__THE REQUEST__. Pick up the passage below on weeds on organic farms and continue it from its last sentence.

Weeds on organic farms
B. Frick, E. Johnson - Scott Research Farm
Are the weeds on organic farms different from those on neighboring farms?
Weeds, like all plants, live in the context of their environment, the history of the land and the random workings of chance. Some of the most important factors that make up the environment are beyond a farmer’s control, such as climate. Some factors important to weed development, like soil temperature and moisture, reflect both the local climate and specific farm management. Farm management on organic farms is often different from neighboring farms, and thus weed communities might be expected to be different.
One study in Saskatchewan indicated that organic systems had more weed species and more individual weed plants than conventional systems. Wild mustard, lamb’s quarters and Canada thistle especially were more abundant in organic systems. Wild oats were relatively less of a problem. In that study, differences among years were greater than differences between organic and conventional systems.
A second study compared larger numbers of Saskatchewan organic and non-organic farms. It concluded that cropping system, especially if the farm had a history of perennial forage crops, had a greater influence on the weed community than whether the farm was managed organically or not. Perennial forages tended to encourage perennial and biennial weeds, while annual cropping systems encouraged annual weeds. Organic fields had greater numbers of weed species most susceptible to herbicides -- wild mustard, lamb’s quarters and bluebur (Table 1). Organic fields had more individual weeds, on average, and greater numbers of weed species than neighboring fields.

__DATA SECTION__.
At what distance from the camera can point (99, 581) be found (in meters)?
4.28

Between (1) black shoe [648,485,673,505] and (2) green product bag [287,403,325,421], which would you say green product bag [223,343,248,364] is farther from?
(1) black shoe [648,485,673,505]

__EXERCISE RESPONSE__.
In a Manitoba study, organic producers reported problems with wild mustard, Canada thistle, red root pigweed, green foxtail and wild oats. Wild mustard was much more of a problem for organic producers than their conventional counterparts (Table 2).In experimental comparisons of organic and conventional systems in South Dakota, annual broad-leaved weeds were not consistently different in organic systems than in conventional systems. Grassy weed numbers, mostly green and yellow foxtail, were substantially higher after six years in organic cereals than they were in conventional cereals. They were not consistently higher in organic soybeans.
Table 1. Comparison of weed density (#/m2) in different cropping systems* and in organic systems relative to those with moderate levels of chemical inputs (Mod).
|Head||Fallow||Annual crops||Annual and perennial crops|
|Narrow-leaved hawk's beard||0.6||0.9||2.9||1.6||34.5||24.9|
|* Fallow systems inlcude fallow; annual and perennial cropping systems include perennial crops; annual cropping systems do neither of the above.
Table 2. Comparison of weed problems reported by Manitoba organic producers and weed numbers found on Manitoba farms (mostly not farmed organically)
|Weed species||Organic producers
|Perennial sow thistle||4||3|
|* Importance is equal to the number of reports for a given species, expressed as a percentage of all species reports (i.e. larher numbers indicated greater importance)
Weed communities vary because of many factors. Factors such as cropping system, year and region can be more important than whether farms are managed organically or not. Organic farms will likely have more wild mustard, lamb’s quarters, Canada thistle, bluebur and redroot pigweed than will conventional farms.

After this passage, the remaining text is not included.